Insurance - Long-Term Care - Gatekeepers

Some of the most important features of a long-term care insurance policy are the provisions relating to gatekeepers. Gatekeepers are the individuals who decide extremely important issues, such as whether a person is eligible to buy coverage and whether a policyholder's placement in long-term care is warranted.


When a person applies for a long-term care policy, he or she must complete and sign an application form, which includes certain questions relating to the condition of his or her health. At that point, some companies underwrite the application, which means that they evaluate your health status before they decide to issue the requested insurance. During the underwriting procedure, the company investigates the applicant's health status by reviewing not only the application but also the applicants' medical records.

It is critical that applicants answer all of the questions truthfully and to the best of their ability because insurance companies can later deny coverage if they relied on false answers that were material to their decisions to insure. In fact, it is wise for applicants to refer, on their applications, to their medical records for more complete answers, and to state that they do not recall when they do not remember dates or other relevant information requested on applications.

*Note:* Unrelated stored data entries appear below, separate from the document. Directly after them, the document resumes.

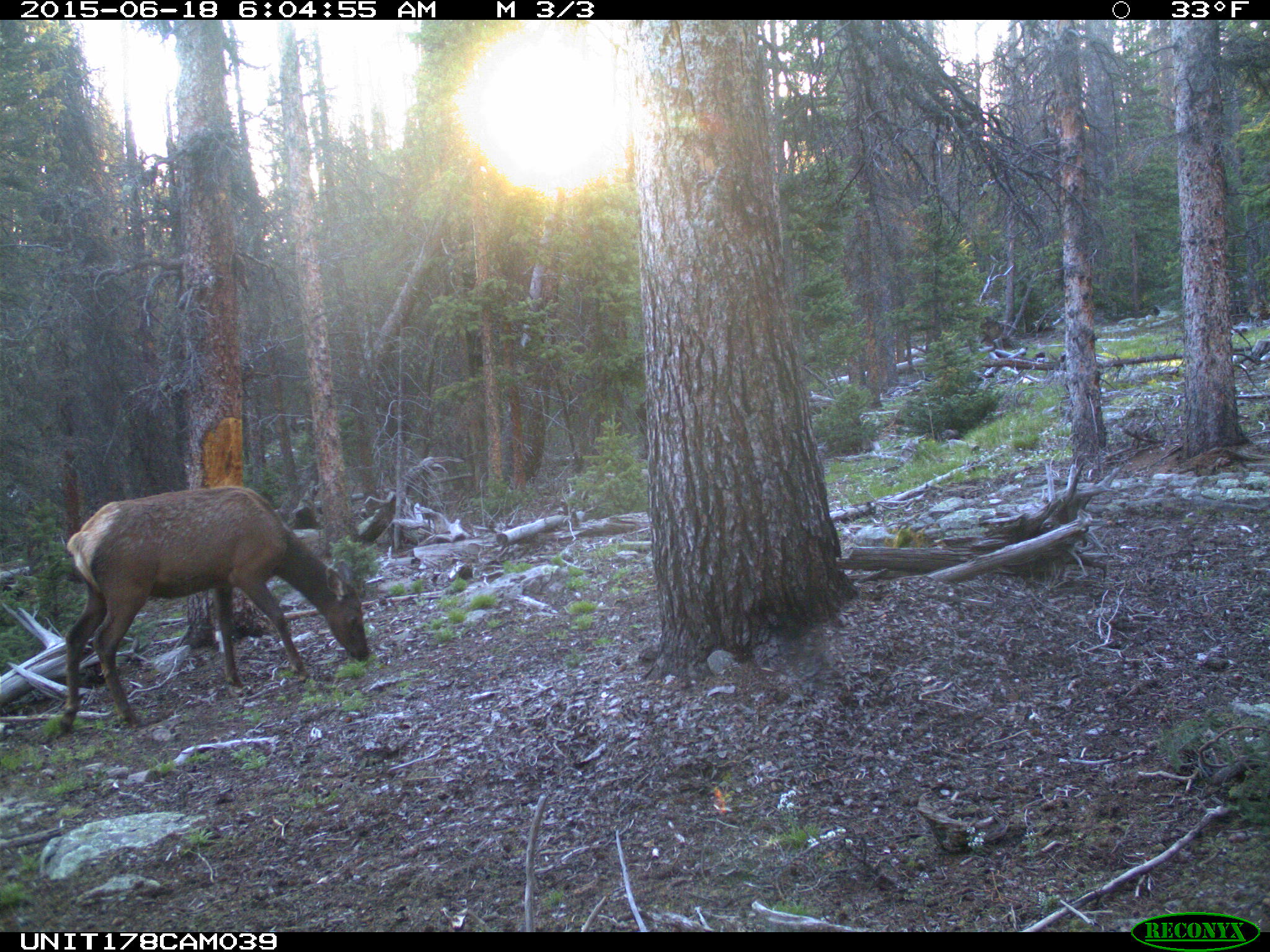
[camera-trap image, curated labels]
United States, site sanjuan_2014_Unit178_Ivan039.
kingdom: Animalia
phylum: Chordata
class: Mammalia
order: Artiodactyla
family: Cervidae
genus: Cervus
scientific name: Cervus elaphus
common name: red deer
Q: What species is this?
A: Cervus elaphus (red deer).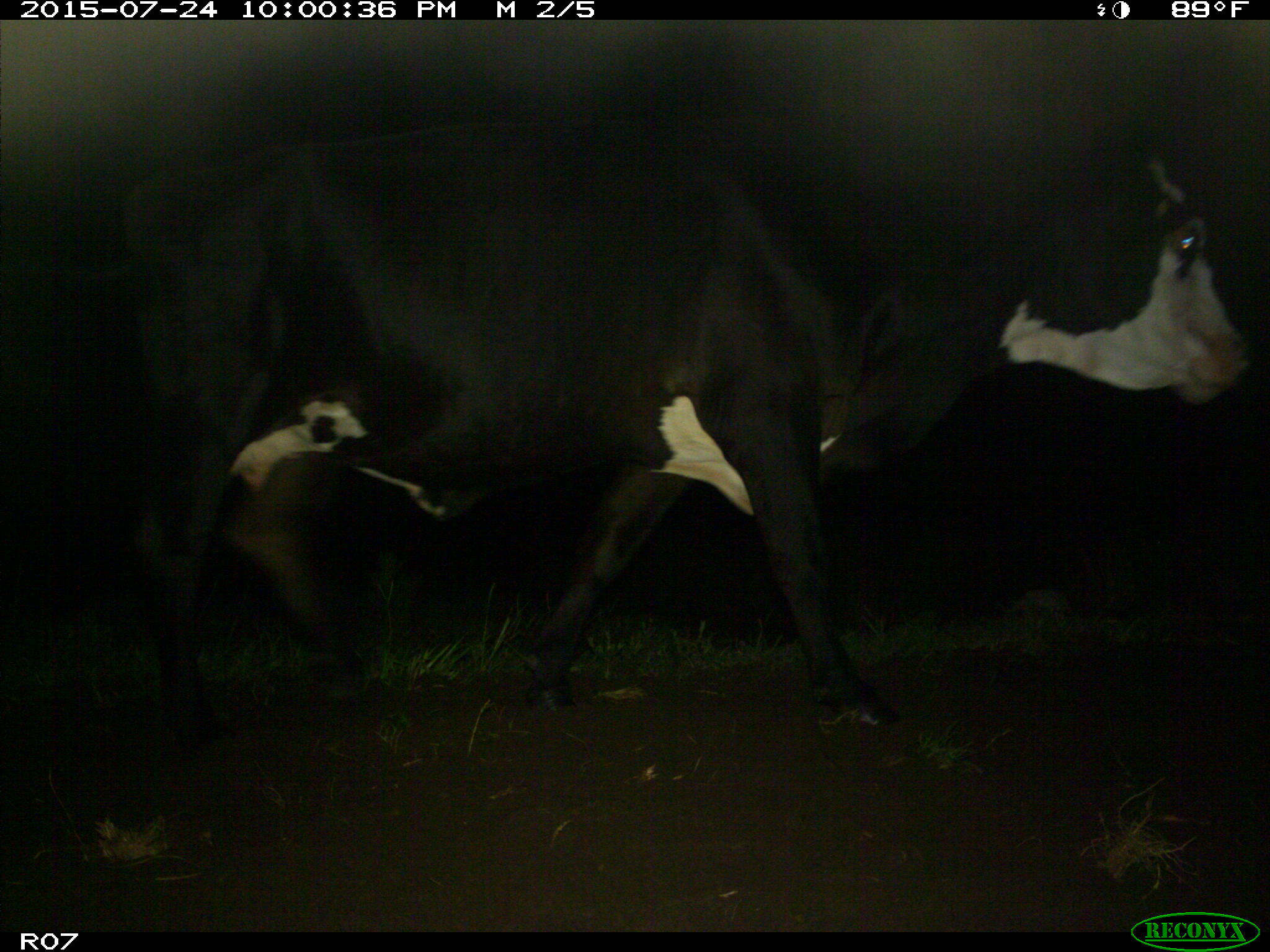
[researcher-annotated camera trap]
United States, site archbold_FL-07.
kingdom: Animalia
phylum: Chordata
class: Mammalia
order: Artiodactyla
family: Bovidae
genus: Bos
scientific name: Bos taurus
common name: domestic cow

Other insurance companies do not underwrite applications when they are made. Instead, after a claim is made for long-term care, they investigate the truthfulness of the statements made in the application, also examining medical records at that time. This is called "post-claims underwriting." If a company determines that a policyholder made a material false statement on his or her application, the claim is denied. In some states, this practice is illegal.

Entitlement to Benefits

After a policy is issued and a decision is made that a person needs long-term care, someone must decide whether the long-term care insurance policy will cover the care. A few policies defer to an insured's physician. If that physician certifies that long-term care is needed and the other aspects of the policy are met, coverage is assumed. However, the policies issued by most companies require the long-term care to be medically necessary for sickness or injury. As a result, most companies conduct their own evaluations of whether this standard is met, sometimes overruling, so to speak, patient's own doctor. Other policies require that the person be unable to complete a certain number of daily activities on their own, such as bathing, walking, dressing, and eating.